*WHAT YOU WILL DO:* A faithful, complete transcript of the entries below, without pictures, should be returned.

-----

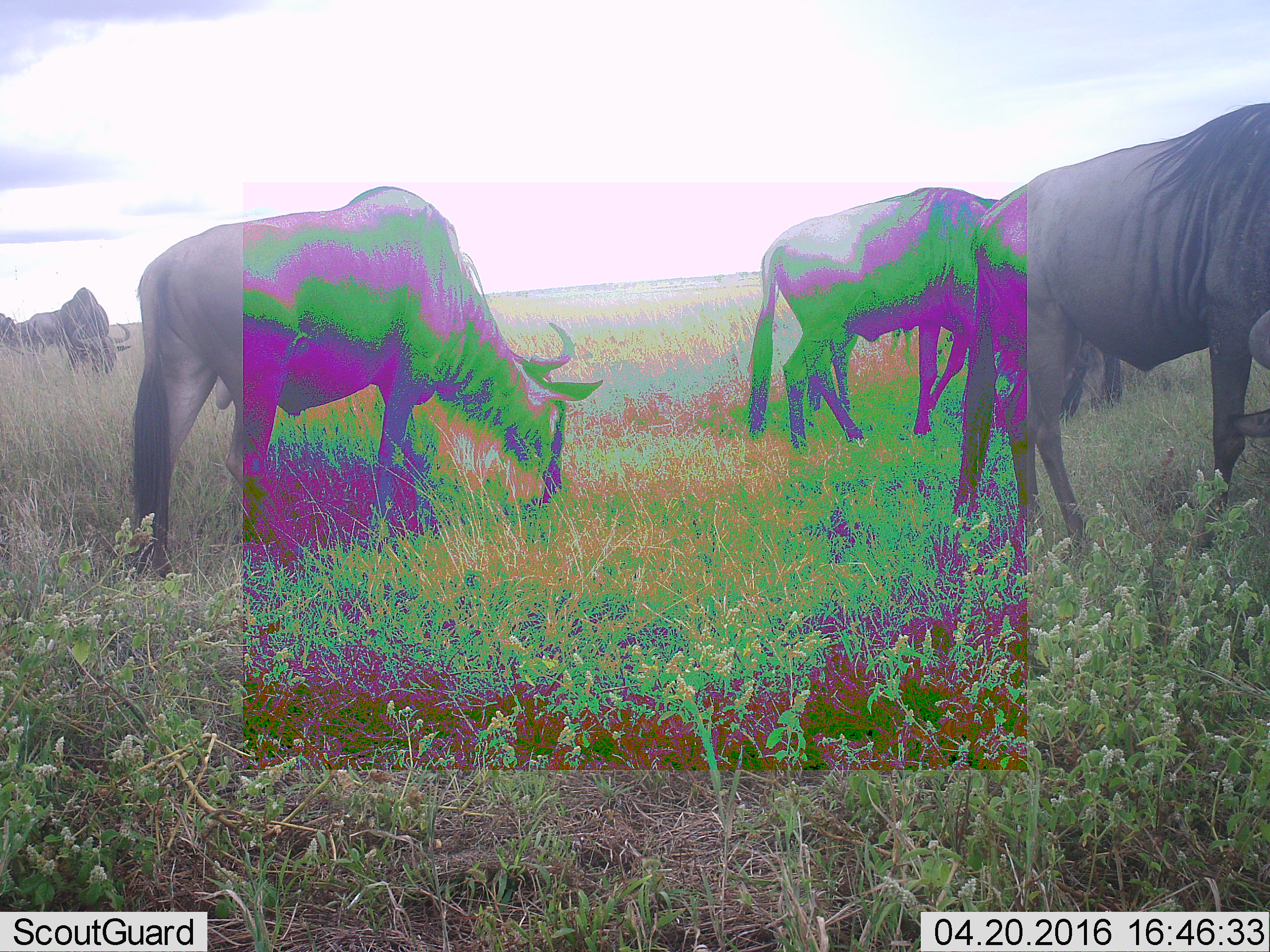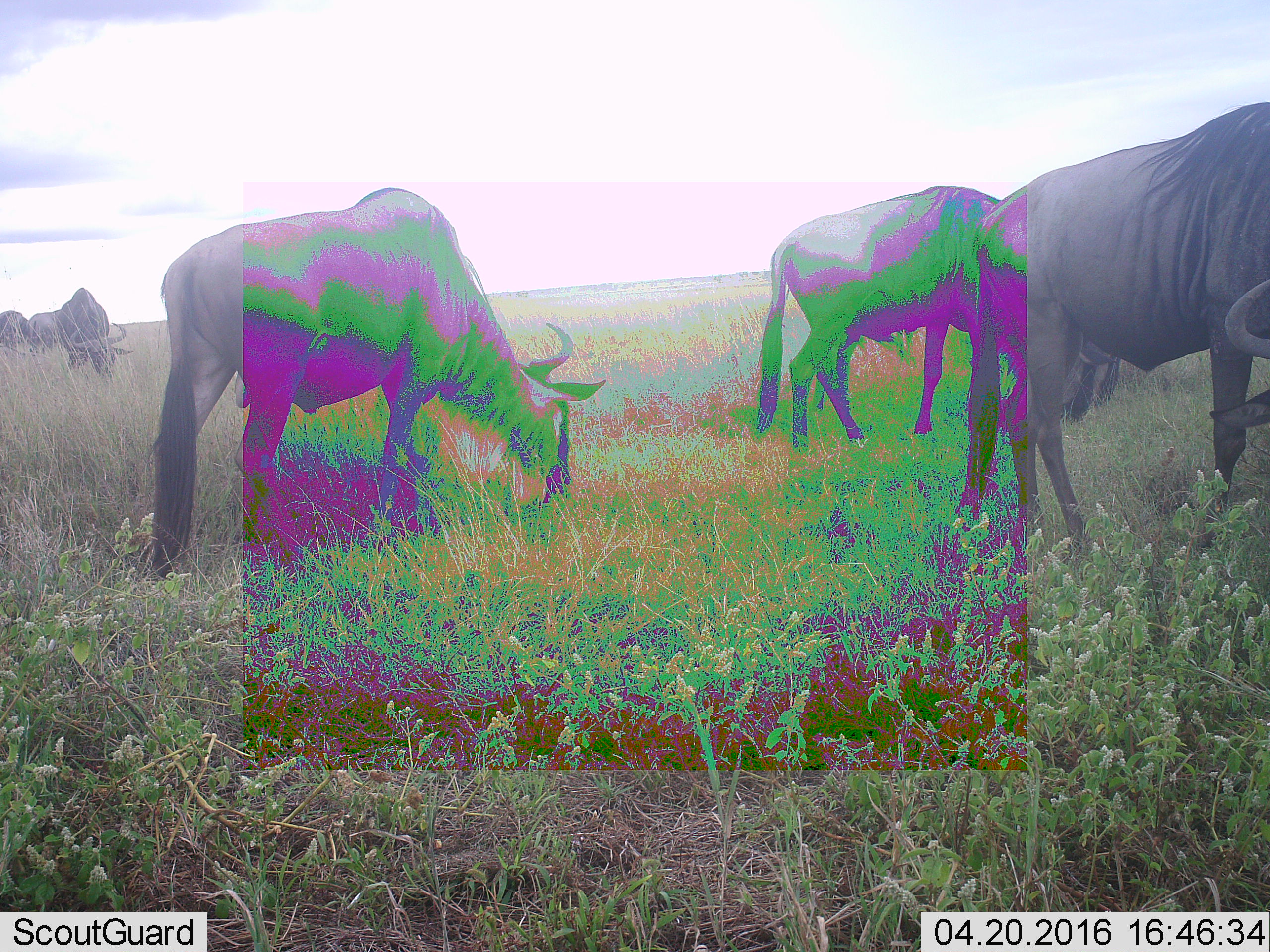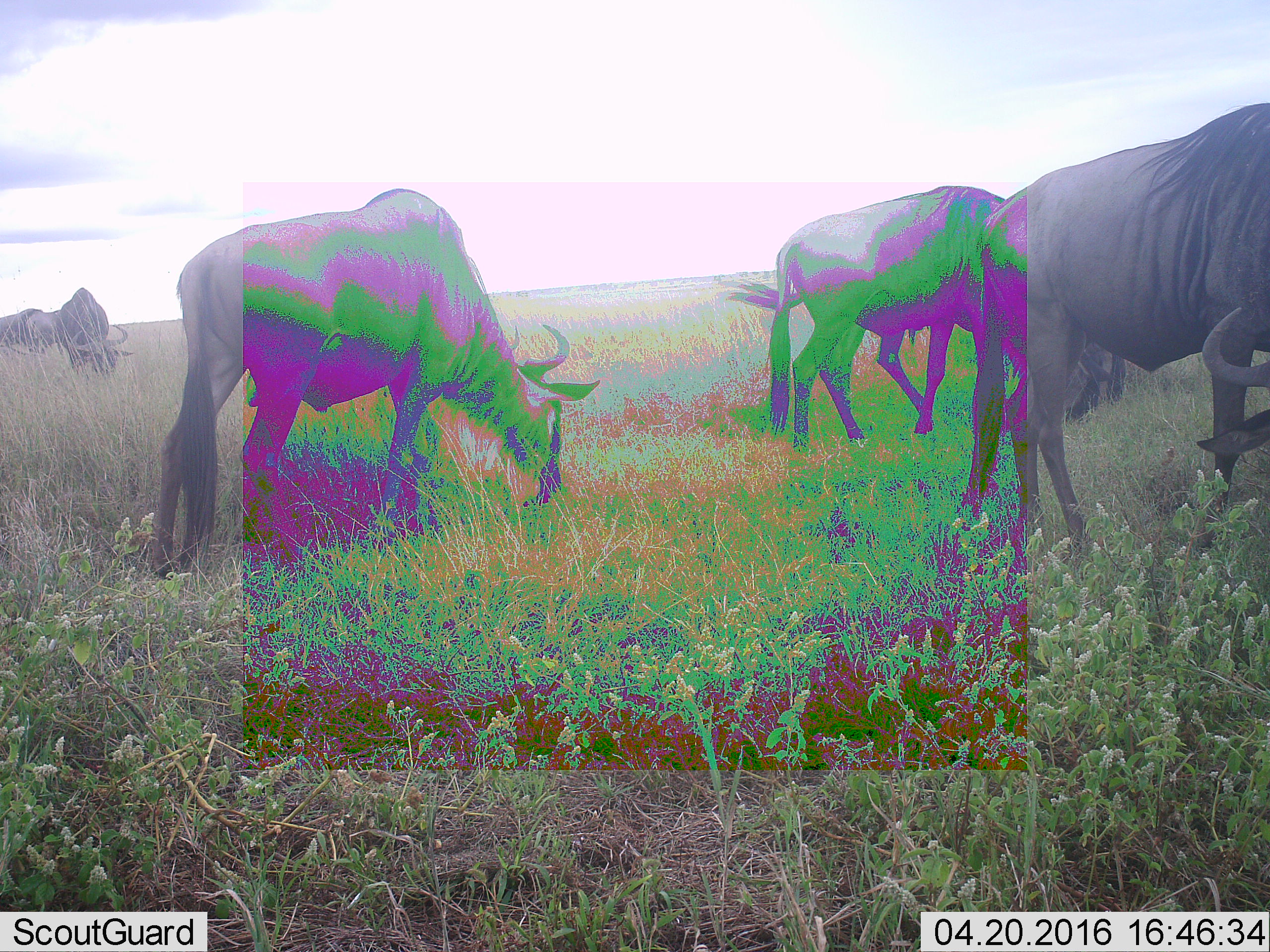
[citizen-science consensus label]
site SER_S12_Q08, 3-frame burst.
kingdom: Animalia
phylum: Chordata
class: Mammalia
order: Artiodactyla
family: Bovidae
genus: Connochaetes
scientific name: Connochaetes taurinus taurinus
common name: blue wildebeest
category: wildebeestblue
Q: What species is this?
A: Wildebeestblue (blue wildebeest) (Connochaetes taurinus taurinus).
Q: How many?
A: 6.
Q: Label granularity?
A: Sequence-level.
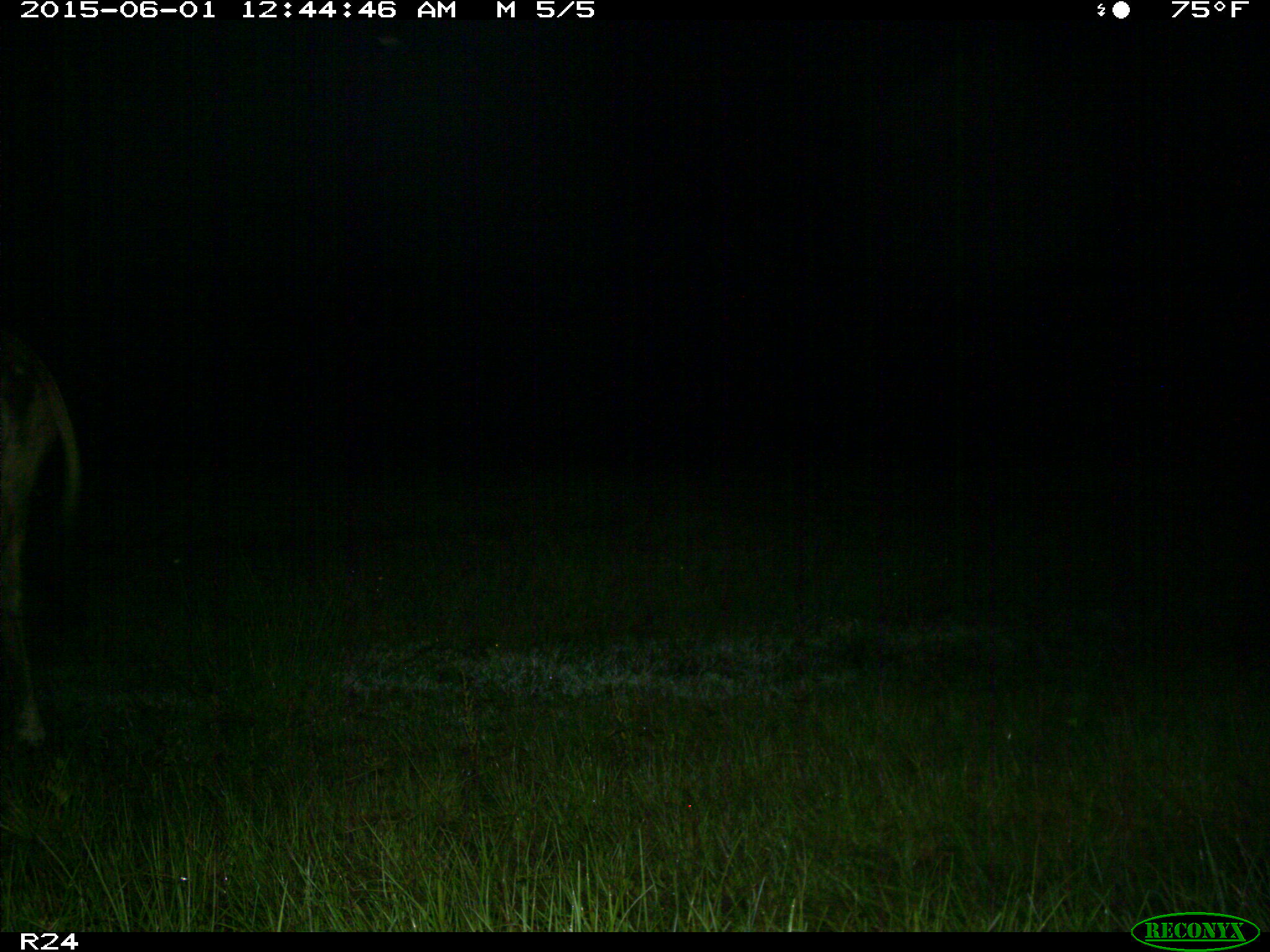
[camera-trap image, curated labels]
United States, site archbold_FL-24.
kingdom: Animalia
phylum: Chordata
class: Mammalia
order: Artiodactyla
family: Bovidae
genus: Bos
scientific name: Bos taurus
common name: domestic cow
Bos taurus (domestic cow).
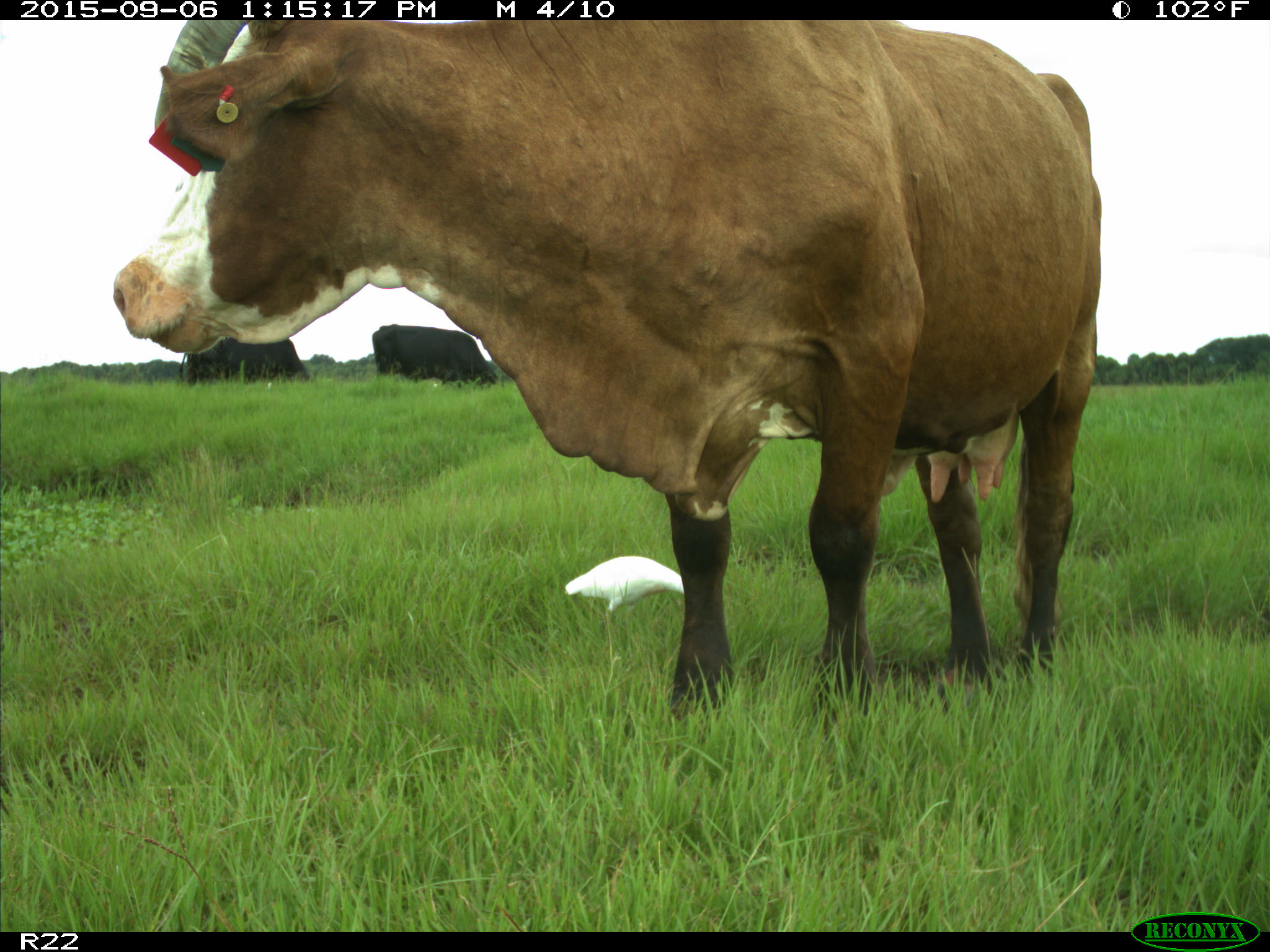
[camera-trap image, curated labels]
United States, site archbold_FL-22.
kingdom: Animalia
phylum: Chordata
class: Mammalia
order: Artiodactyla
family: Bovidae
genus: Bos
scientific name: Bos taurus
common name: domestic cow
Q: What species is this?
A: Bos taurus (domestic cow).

-----

*RESULT FOR THIS EXERCISE:*
[citizen-science consensus label]
site SER_S12_Q08, 3-frame burst.
kingdom: Animalia
phylum: Chordata
class: Mammalia
order: Artiodactyla
family: Bovidae
genus: Connochaetes
scientific name: Connochaetes taurinus taurinus
common name: blue wildebeest
category: wildebeestblue
Q: What species is this?
A: Wildebeestblue (blue wildebeest) (Connochaetes taurinus taurinus).
Q: How many?
A: 6.
Q: Label granularity?
A: Sequence-level.
[camera-trap image, curated labels]
United States, site archbold_FL-24.
kingdom: Animalia
phylum: Chordata
class: Mammalia
order: Artiodactyla
family: Bovidae
genus: Bos
scientific name: Bos taurus
common name: domestic cow
Bos taurus (domestic cow).
[camera-trap image, curated labels]
United States, site archbold_FL-22.
kingdom: Animalia
phylum: Chordata
class: Mammalia
order: Artiodactyla
family: Bovidae
genus: Bos
scientific name: Bos taurus
common name: domestic cow
Q: What species is this?
A: Bos taurus (domestic cow).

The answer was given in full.